[Tasks to perform]
• A. In paragraph [0013] of the graphene plate passage below, list every type of fine graphite particle named for the starting powder.
• B. Decide whether each statement agrees with the graphene plate passage below, answering yes or no and quoting the words of the passage that settle it.
(i) Ball milling is given as one example of mechanical attrition.
(ii) Every dimension of an NGP must be smaller than 100 nm.
(iii) NGP is expected to cost more than carbon nano-tubes.

[Text passage]
▬▬▬▬▬▬▬▬▬▬

SUMMARY OF THE INVENTION
[0009] As a preferred embodiment of the presently invented process,
NGPs can be readily produced by the following procedures: (1)
providing a graphite powder containing fine graphite particles
(particulates, short fiber segments, carbon whisker, graphitic
nano-fibers, or combinations thereof) preferably with at least one
dimension smaller than 200 .mu.m (most preferably smaller than 1
.mu.m); (2) exfoliating the graphite crystallites in these
particles in such a manner that at least two graphene planes are
either partially or fully separated from each other, and (3)
mechanical attrition (e.g., ball milling) of the exfoliated
particles to become nano-scaled to obtain the resulting NGPs. The
starting powder type and size, exfoliation conditions (e.g.,
intercalation chemical type and concentration, temperature cycles,
and the mechanical attrition conditions (e.g., ball milling time
and intensity) can be varied to generate, by design, various NGP
materials with a wide range of graphene plate thickness, width and
length values. Ball milling is known to be an effective process for
mass-producing ultra-fine powder particles. The processing ease and
the wide property ranges that can be achieved with NGP materials
make them promising candidates for many important engineering
applications. The electronic, thermal and mechanical properties of
NGP materials are expected to be comparable to those of carbon
nano-tubes; but NGP will be available at much lower costs and in
larger quantities.
BRIEF DESCRIPTION OF THE DRAWINGS
[0010] FIG. 1 conceptually illustrates the configuration difference
between a carbon nano-tube (CNT) and a nano-scaled graphene plate
(NGP); (A) single-walled CNT, (B) single-layer NGP, (C)
multi-walled CNT, and (D) multi-layer NGP.
[0011] FIG. 2 Micrograph showing (A) un-exfoliated graphite, (B)
separate graphene planes of an exfoliated graphite, and (C) an
isolated NGP.
DETAILED DESCRIPTION OF PREFERRED EMBODIMENTS
[0012] One preferred embodiment of the present invention is a
process for producing a nano-scaled graphene plate (NGP) material
that is essentially composed of a sheet of graphite plane or
multiple sheets of graphite plane stacked and bonded together. Each
graphite plane, also referred to as a graphene plane or basal
plane, comprises a two-dimensional hexagonal structure of carbon
atoms. Each plate has a length and a width parallel to the graphite
plane and a thickness orthogonal to the graphite plane. At least
one of the values of length, width, and thickness is 100 nanometers
(nm) or smaller. The length and width of a GNP could exceed 1
.mu.m. Preferably, however, all of the dimensions are smaller than
100 nm.
[0013] The NGP material can be produced by a process comprising the
following steps (a) providing a powder of fine graphite particles,
which are graphite particulates (or flakes), carbon fiber segments,
carbon whisker, graphitic nano-fibers, or combinations thereof and
which contain graphite crystallites (typically micrometer- or
nanometer-sized), (b) exfoliation or expansion of the graphite
crystallites in the graphite particles to delaminate or separate
graphene planes, and (c) mechanical attrition of the exfoliated
particles to nanometer-scale to obtain the NGPs.

▬▬▬▬▬▬▬▬▬▬

[Data excerpt]

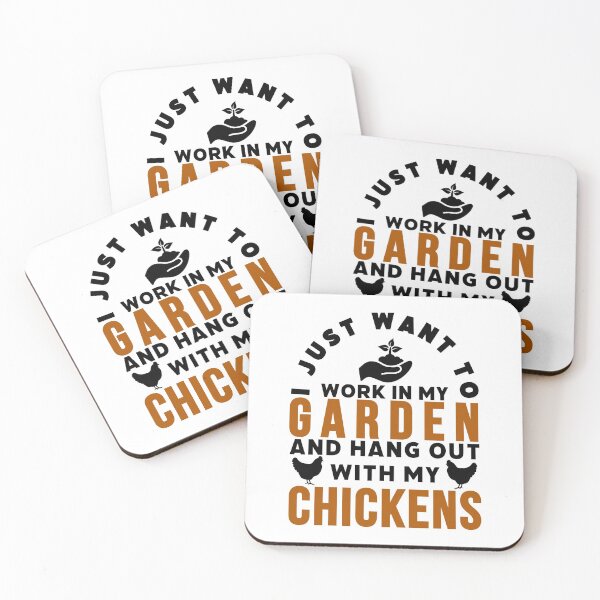 Item preview, I Just Want to Work in My Garden and Hang Out With My Chickens - Chicken Lovers - Gardening Lovers designed and sold by AnyKitty.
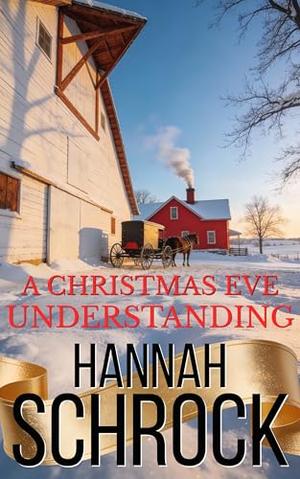 A Christmas Eve Understanding by Hannah Schrock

▬▬▬▬▬▬▬▬▬▬

[Answers by item number]
• A.
- graphite particulates (or flakes)
- carbon fiber segments
- carbon whisker
- graphitic nano-fibers

• B.
(i) Yes: "mechanical attrition (e.g., ball milling)"
(ii) No: "At least one of the values of length, width, and thickness is 100 nanometers (nm) or smaller."
(iii) No: "NGP will be available at much lower costs and in larger quantities."